## TASKS TO CARRY OUT:
1. List every function that the subspace proof names with a single letter.
2. Continue the subspace proof from the point where it stops.
START SELECTED TEXT
Prove that the given subset $W$ is a subspace of $V$, or show why it is not a subspace of $V$.

(a) $V=C^{\infty}(\mathbb{R})$, $W$ is the set of functions $f \in V$ for which $\lim_{x \to \infty} f(x) =0.$

So, $V$ is the vector space of functions from $\mathbb{R}$ to $\mathbb{R}$ with infinitely many derivatives. My first question: are there functions that tend to zero as they approach infinity that also have infinitely many derivatives? If there is, let $h(x)=g(x)+f(x)$ where $g(x) \in W$, and we have

$$\lim_{x \to \infty} h(x) = \lim_{x \to \infty} \left ( g(x)+f(x) \right )= \lim_{x \to \infty} g(x) + \lim_{x \to \infty} f(x) = 0+0 = 0$$

so $g(x)+f(x)$ is in $W$. Now, let $c$ be any scalar, then

$$\lim_{x \to \infty} c \cdot f(x) = c \cdot \lim_{x \to \infty} f(x)= c \cdot 0=0$$

and we see that $c\cdot f(x)$ is in $W$.
END SELECTED TEXT
START SUPPLIED RECORDS
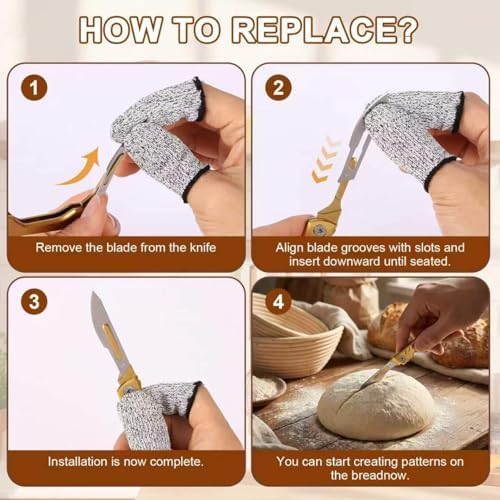 HOW TO REPLACE?

1

Remove the blade from the knife

2

Align blade grooves with slots and insert downward until seated.

3

Installation is now complete.

4

You can start creating patterns on the breadnow.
END SUPPLIED RECORDS
## RESPONSES BY ITEM NUMBER:
1. f, g, h

2.
(b) $V=C^{\infty}(\mathbb{R})$, $W$ is the set of functions $f \in V$ for which $f(4)=1.$

Let $h(x)=g(x)+f(x)$ where $g(x) \in W$, then we have

$$h(4)=g(4)+f(4)=1+1=2 \neq 1,$$

showing that $g(x) + f(x)$ is not in $W$ and as such $W$ is not a subspace of $V$.

(c) $V=M_{2 \times 2} (\mathbb{R})$, $W$ is the set of matrices whose square is the zero matrix (i.e, those matrices $A$ and $A^2$ the zero matrix.

$M_{2 \times 2} (\mathbb{R})$ is the set of matrices where addition is addition of matrices and scalar multiplication is multiplying all entries by that number. Let $B$ be a $2 \times 2$ matrix in $W$.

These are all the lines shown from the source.